Raising children as an ethnic minority in Singapore
According to a survey conducted by TODAYonline, 66% of Indian respondents have personally experienced racism. A number of high profile racist incidents have also been reported in the news this year, with the most recent one being an insensitive Instagram video featuring two women shaking their heads while wishing the audience “Happy Deepavali”. While Preeti, Nagaraj and Geeta were disgusted at such behaviour, they also said they’re not surprised. Both Geeta and Preeti agree that incidents like these are common, and they’ve grown familiar with it.
It’s only natural for parents to feel the need to shield their children from harm, which then begs the question – is it more challenging to raise children when you and your family are members of an ethnic minority?
For Preeti, her past experiences have made her overly protective of her children, “At times, I will always stay at the playground to ensure that they are not made fun of. I will constantly ask my daughter about how her day was at school and if anything unusual happened… If my children do experience any racism hereafter, I’m worried that they’ll start feeling inferior and also have the mindset that being ridiculed is okay since we are of a certain race. They might also stop voicing their feelings to avoid offending their friends if they rebuke. These are all my fears with my experience growing up. I have always felt inferior.”

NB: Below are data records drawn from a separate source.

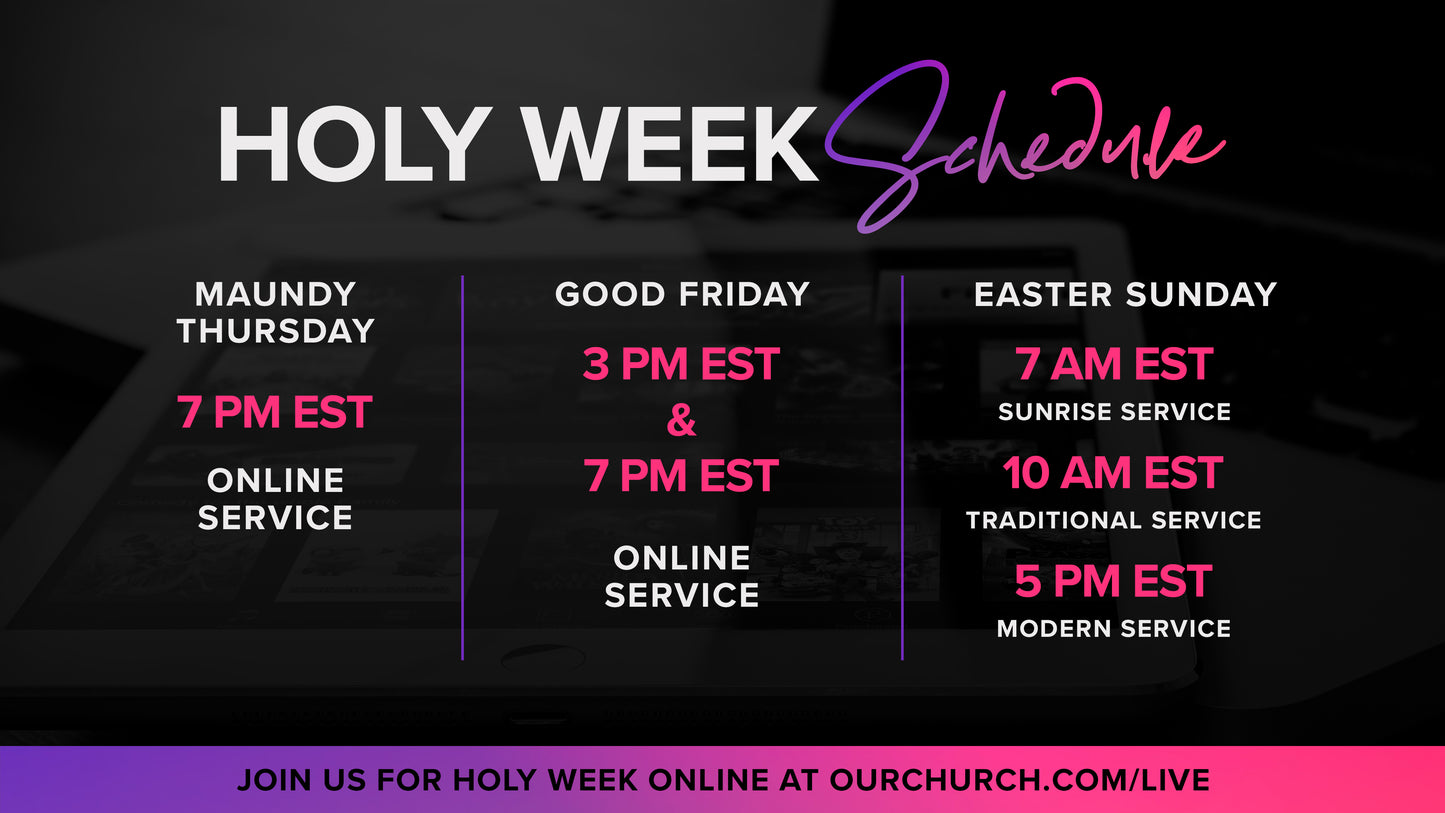 HOLY WEEK Schedule

MAUNDY THURSDAY

7 PM EST

ONLINE SERVICE

GOOD FRIDAY

3 PM EST & 7 PM EST

ONLINE SERVICE

EASTER SUNDAY

7 AM EST
SUNRISE SERVICE

10 AM EST
TRADITIONAL SERVICE

5 PM EST
MODERN SERVICE

JOIN US FOR HOLY WEEK ONLINE AT OURCHURCH.COM/LIVE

Hence when it comes to parenting, Preeti, Nagaraj and Geeta are determined to raise good children who are confident to speak up. “Race has nothing to do with the way we parent. We are just hopeful that times have changed, and if anything, my experiences have taught me to speak up and act if my kids encounter similar incidents as me. I’ve taught my kids to question unfairness and spread awareness when they encounter ignorance,” Nagaraj shared.
While Geeta feels sad about having to raise her son in an environment where racism still exists, she doesn’t feel helpless. On the contrary, she sees this as an opportunity to learn and teach her son to be a good person. She said, “We should teach our children to stand up and speak up. It’s not about attacking the other person or blowing things out of proportion – it’s about teaching them how to manage these negative incidents in a positive manner.” A sentiment that’s also echoed by Nagaraj, who said, “Don’t ever be afraid to speak up, but there’s no need to shout.”
It takes a village to raise a child
A child’s upbringing isn’t just limited to what they’re taught by their parents, it’s also dependent on the community they interact with. Everyone in the community has an active role to play in this. “Education and exposure should be given the most importance to growing up in Singapore,” said Preeti. On the other hand, Geeta shared that she finds staying silent is equally offensive, particularly when someone in the community says something insensitive yet no one cares to correct them. “We should not keep silent. We should focus on educating the next generation. We have a social responsibility to do this,” she said.
It takes a village to raise a child. It also takes a village to break a vicious cycle. And it’s high time we break this one.
*Name has been changed to protect anonymity.